The Nigerian economy is facing dollar shortages as oil revenue declines due to weaker prices and a drop in production to the lowest in more than 20 years. In light of this, the vice president of the Federal Republic of Nigeria is advocating for a review of our foreign exchange rate.
“Nigeria needs a ‘substantial review’ of its foreign exchange policies, including further consideration about devaluing the naira,” says Vice President Yemi Osinbajo.
President Muhammadu Buhari has resisted calls from investors and the International Monetary Fund to devalue the naira, which at the official rate has been pegged at 197-199 per dollar since March 2015. The black market exchange rate, which most businesses have been forced to use, is roughly 320 per dollar.

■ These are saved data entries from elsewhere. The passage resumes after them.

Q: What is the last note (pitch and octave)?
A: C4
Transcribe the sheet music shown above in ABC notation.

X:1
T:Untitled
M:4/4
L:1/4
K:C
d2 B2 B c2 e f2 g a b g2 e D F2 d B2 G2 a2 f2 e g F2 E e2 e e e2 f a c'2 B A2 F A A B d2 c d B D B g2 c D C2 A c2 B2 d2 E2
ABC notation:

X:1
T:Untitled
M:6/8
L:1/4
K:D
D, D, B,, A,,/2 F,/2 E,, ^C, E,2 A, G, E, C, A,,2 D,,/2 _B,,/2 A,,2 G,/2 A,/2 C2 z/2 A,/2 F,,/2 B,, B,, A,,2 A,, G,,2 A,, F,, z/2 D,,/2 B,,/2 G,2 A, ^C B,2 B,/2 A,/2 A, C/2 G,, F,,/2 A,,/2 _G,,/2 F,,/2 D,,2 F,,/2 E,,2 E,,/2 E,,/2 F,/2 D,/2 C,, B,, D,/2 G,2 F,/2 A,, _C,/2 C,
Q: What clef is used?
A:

Nevertheless, Osinbajo’s statement marks a shift in position by a government that has remained uncompromising on its managed foreign exchange policy.

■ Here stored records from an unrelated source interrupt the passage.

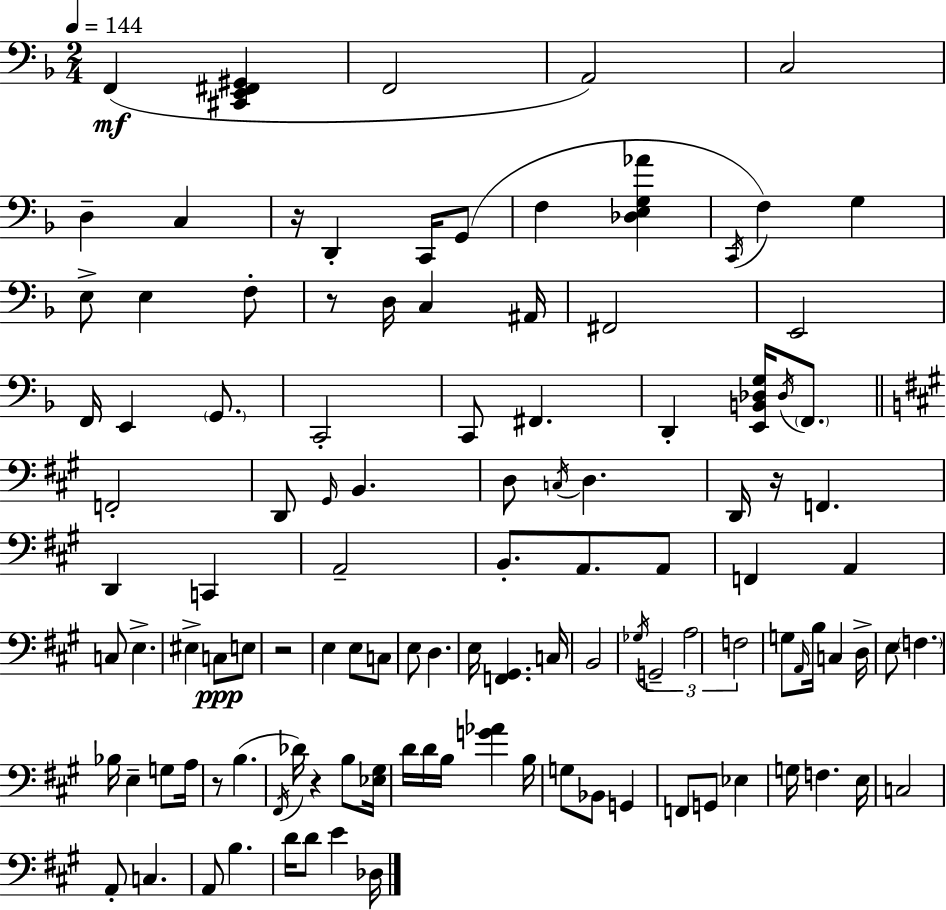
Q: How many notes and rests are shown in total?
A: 113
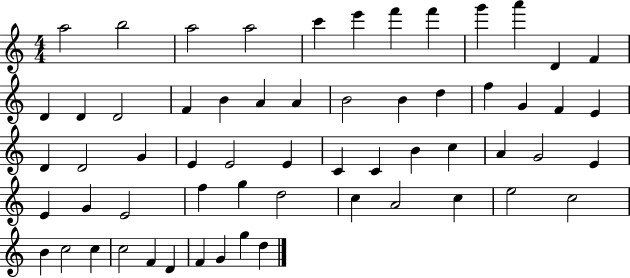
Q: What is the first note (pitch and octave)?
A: A5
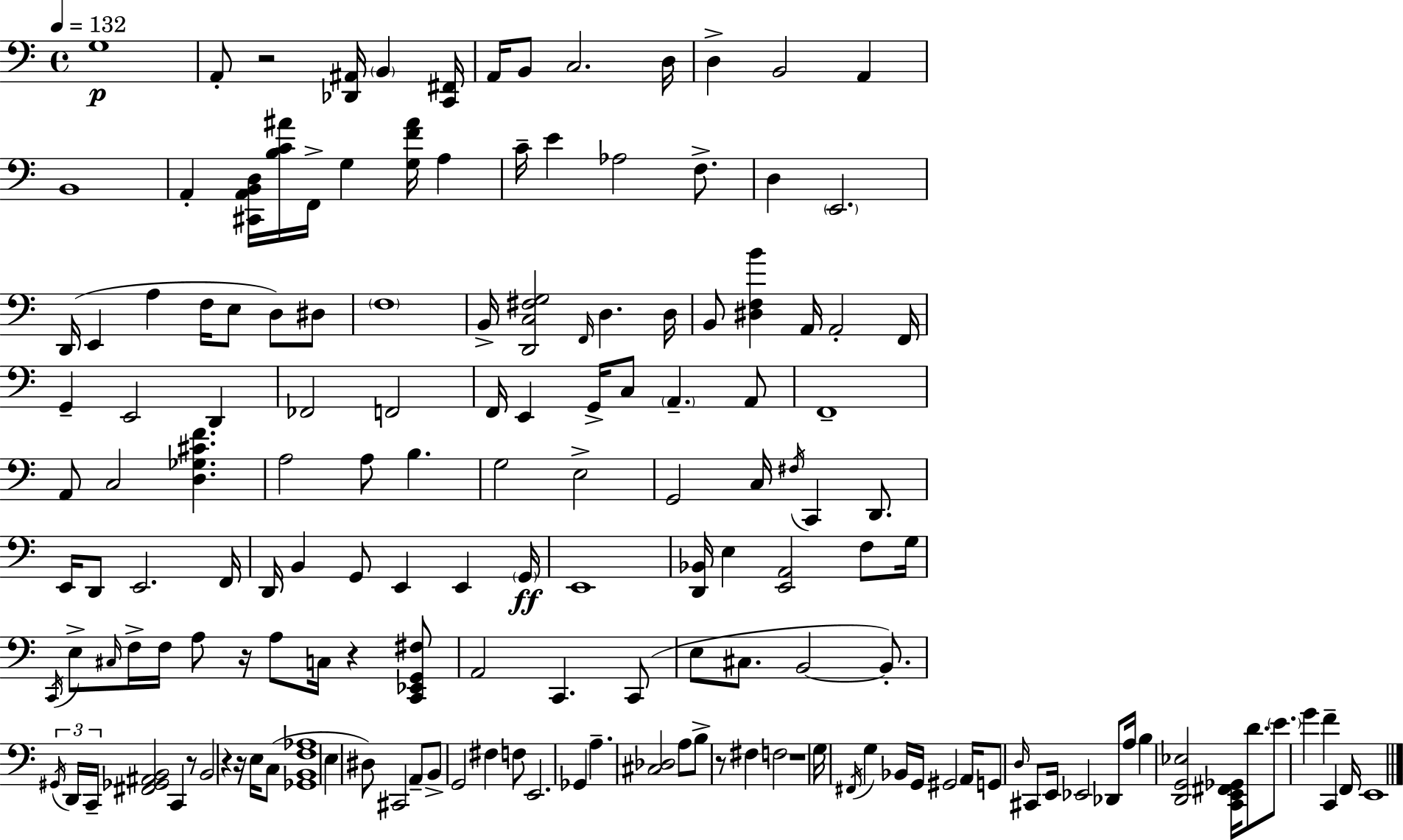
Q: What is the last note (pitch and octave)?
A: E2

“There has to be a substantial re-evaluation of the foreign exchange policy especially with the view to increasing FX supply and capital importation,” he said, adding that he’s “confident” that measures can be put in place to “attract FX.”
Finally, he states that, “the government is in talks about managing foreign exchange supplies with the central bank, which is entirely responsible for monetary policy; ‘Devaluation may feature’ in the discussions with the bank, he said.